Benito, atterré, s'accusait d'avoir perdu son père. Sans les supplications de Yaquita, de sa soeur, du padre Passanha, de Manoel, le malheureux jeune homme se serait peut-être porté, dans les premiers moments de son désespoir, à quelque extrémité sur lui-même. Mais on ne l'avait pas perdu de vue, on ne l'avait pas laissé seul. Et pourtant, quelle plus noble conduite que la sienne! N'était-ce pas une légitime vengeance qu'il avait exercée contre le dénonciateur de son père!
Ah! pourquoi Joam Dacosta n'avait-il pas tout dit avant de quitter la jangada! Pourquoi avait-il voulu se réserver de ne parler qu'au juge de cette preuve matérielle de sa non-culpabilité! Pourquoi, dans son entretien avec Manoel, après l'expulsion de Torrès, s'était-il tu sur ce document que l'aventurier prétendait avoir entre les mains! Mais, après tout, quelle foi devait-il ajouter à ce que lui avait dit Torrès? Pouvait-il être certain qu'un tel document fut en la possession de ce misérable?
Quoi qu'il en soit, la famille savait tout maintenant, et de la bouche même de Joam Dacosta. Elle savait qu'au dire de Torrès, la preuve de l'innocence du condamné de Tijuco existait réellement! que ce document avait été écrit de la main même de l'auteur de l'attentat; que ce criminel, pris de remords, au moment de mourir, l'avait remis à son compagnon Torrès, et que celui-ci, au lieu de remplir les volontés du mourant, avait fait de la remise de ce document une affaire de chantage!… Mais elle savait aussi que Torrès venait de succomber dans ce duel, que son corps s'était englouti dans les eaux de l'Amazone, et qu'il était mort, sans même avoir prononcé le nom du vrai coupable!
À moins d'un miracle, Joam Dacosta, maintenant, devait être considéré comme irrémissiblement perdu. La mort du juge Ribeiro, d'une part, la mort de Torrès de l'autre, c'était là un double coup dont il ne pourrait se relever!
Il convient de dire ici que l'opinion publique à Manao, injustement passionnée comme toujours, était toute contre le prisonnier. L'arrestation si inattendue de Joam Dacosta remettait en mémoire cet horrible attentat de Tijuco, oublié depuis vingt-trois ans. Le procès du jeune employé des mines de l'arrayal diamantin, sa condamnation à la peine capitale, son évasion, quelques heures avant le supplice, tout fut donc repris, fouillé, commenté. Un article, qui venait de paraître dans l'O Diario d'o Grand Para, le plus répandu des journaux de cette région, après avoir relaté toutes les circonstances du crime, était manifestement hostile au prisonnier. Pourquoi aurait-on cru à l'innocence de Joam Dacosta, lorsqu'on ignorait tout ce que savaient les siens,—ce qu'ils étaient seuls à savoir!

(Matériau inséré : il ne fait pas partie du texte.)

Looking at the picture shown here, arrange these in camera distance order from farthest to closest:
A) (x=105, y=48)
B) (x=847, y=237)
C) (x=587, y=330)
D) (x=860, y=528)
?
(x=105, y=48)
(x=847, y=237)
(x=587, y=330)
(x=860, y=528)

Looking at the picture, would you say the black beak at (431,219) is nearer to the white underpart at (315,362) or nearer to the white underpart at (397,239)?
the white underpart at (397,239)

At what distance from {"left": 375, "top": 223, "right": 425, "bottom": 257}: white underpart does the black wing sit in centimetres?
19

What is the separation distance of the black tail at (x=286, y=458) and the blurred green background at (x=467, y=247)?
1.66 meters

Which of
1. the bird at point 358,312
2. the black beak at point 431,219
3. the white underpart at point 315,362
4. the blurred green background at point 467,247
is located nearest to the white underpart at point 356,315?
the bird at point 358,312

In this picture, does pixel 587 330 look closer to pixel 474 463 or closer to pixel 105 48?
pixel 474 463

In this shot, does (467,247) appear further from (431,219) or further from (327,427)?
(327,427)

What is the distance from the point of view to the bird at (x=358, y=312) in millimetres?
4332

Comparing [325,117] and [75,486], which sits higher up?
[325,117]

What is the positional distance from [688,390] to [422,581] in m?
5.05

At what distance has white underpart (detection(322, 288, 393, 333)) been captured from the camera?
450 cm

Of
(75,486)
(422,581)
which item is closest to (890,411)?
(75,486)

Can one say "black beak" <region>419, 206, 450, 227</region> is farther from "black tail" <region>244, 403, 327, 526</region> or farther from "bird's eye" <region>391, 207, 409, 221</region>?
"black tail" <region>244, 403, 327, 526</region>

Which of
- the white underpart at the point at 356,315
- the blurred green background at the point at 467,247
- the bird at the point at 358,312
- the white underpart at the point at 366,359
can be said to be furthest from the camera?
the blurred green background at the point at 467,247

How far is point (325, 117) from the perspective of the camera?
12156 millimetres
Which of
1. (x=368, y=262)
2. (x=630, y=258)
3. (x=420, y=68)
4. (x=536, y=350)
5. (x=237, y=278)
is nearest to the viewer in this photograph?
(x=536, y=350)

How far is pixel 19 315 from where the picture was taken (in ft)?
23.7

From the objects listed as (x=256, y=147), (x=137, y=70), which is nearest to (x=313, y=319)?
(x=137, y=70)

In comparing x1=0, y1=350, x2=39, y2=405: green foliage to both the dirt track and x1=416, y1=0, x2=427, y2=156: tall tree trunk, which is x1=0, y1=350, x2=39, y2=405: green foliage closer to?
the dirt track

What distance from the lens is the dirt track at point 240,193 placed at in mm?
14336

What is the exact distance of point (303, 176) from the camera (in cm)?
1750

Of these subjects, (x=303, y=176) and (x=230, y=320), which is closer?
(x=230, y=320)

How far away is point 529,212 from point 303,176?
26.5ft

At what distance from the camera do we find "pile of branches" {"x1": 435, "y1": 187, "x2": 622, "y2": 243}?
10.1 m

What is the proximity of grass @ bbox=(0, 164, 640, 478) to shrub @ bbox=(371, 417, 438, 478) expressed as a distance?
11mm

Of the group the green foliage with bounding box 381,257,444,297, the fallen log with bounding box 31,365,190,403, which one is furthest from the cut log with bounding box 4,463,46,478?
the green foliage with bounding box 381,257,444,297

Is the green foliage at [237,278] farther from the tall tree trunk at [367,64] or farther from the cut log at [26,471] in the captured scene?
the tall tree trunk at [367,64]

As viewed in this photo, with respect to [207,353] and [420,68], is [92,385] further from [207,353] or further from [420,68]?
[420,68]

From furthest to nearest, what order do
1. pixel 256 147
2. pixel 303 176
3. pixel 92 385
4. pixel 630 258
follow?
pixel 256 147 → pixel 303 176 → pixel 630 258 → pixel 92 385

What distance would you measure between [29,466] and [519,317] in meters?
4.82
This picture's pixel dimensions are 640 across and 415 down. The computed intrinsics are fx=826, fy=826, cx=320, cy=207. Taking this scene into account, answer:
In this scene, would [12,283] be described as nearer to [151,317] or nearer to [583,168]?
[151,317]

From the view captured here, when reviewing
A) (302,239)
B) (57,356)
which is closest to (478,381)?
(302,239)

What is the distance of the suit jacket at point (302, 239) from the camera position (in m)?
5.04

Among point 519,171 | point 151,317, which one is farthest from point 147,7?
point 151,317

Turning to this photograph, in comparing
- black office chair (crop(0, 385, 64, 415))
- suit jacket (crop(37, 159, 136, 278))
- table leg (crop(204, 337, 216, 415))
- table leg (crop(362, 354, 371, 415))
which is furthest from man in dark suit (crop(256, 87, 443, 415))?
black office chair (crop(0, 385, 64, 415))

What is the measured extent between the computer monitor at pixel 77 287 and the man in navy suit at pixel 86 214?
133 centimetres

Aussi la population de Manao fut-elle instantanément surexcitée. La tourbe des Indiens et des noirs, aveuglée follement, ne tarda pas à affluer autour de la prison, en poussant des cris de mort. Dans ce pays des deux Amériques, dont l'une voit trop souvent s'appliquer les odieuses exécutions de la loi de Lynch, la foule a vite fait de se livrer à ses instincts cruels, et l'on pouvait craindre qu'en cette occasion elle ne voulût faire justice de ses propres mains!
Quelle triste nuit pour les passagers de la fazenda! Maîtres et serviteurs avaient été frappés de ce coup! Ce personnel de la fazenda, n'était-ce pas les membres d'une même famille? Tous, d'ailleurs, voulurent veiller pour la sûreté de Yaquita et des siens. Il y avait sur la rive du rio Negro une incessante allée et venue d'indigènes, évidemment surexcités par l'arrestation de Joam Dacosta, et qui sait à quels excès ces gens, à demi barbares, auraient pu se porter!
La nuit se passa, cependant, sans qu'aucune démonstration fût faite contre la jangada.